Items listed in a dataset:
☆ ☆ ☆
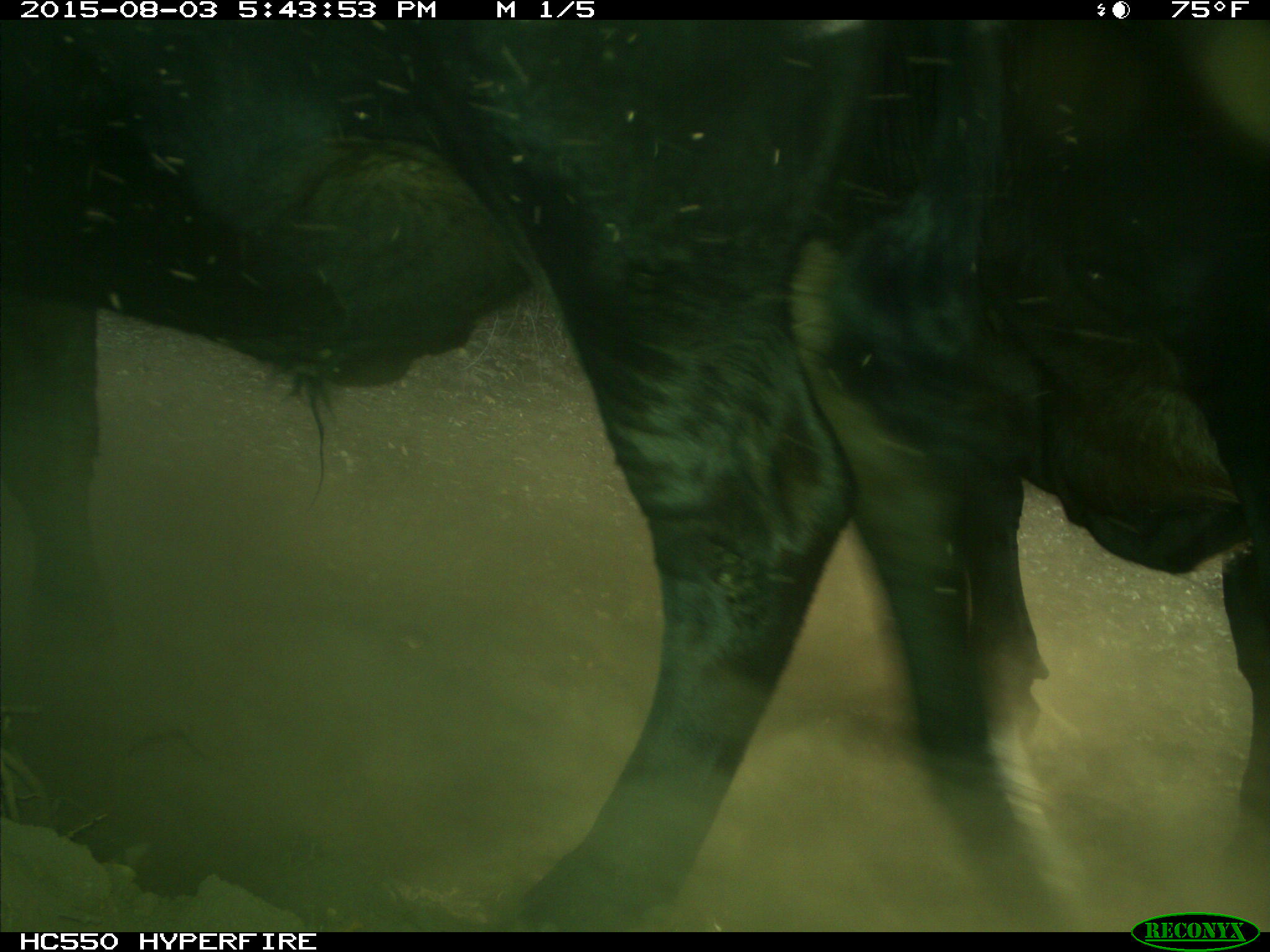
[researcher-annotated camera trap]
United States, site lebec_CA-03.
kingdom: Animalia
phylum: Chordata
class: Mammalia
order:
☆ ☆ ☆
[Exercise requirements]: Where an entry contains an image, skip the image and write out the rest exactly.

[Reply to the exercise]:
[researcher-annotated camera trap]
United States, site lebec_CA-03.
kingdom: Animalia
phylum: Chordata
class: Mammalia
order:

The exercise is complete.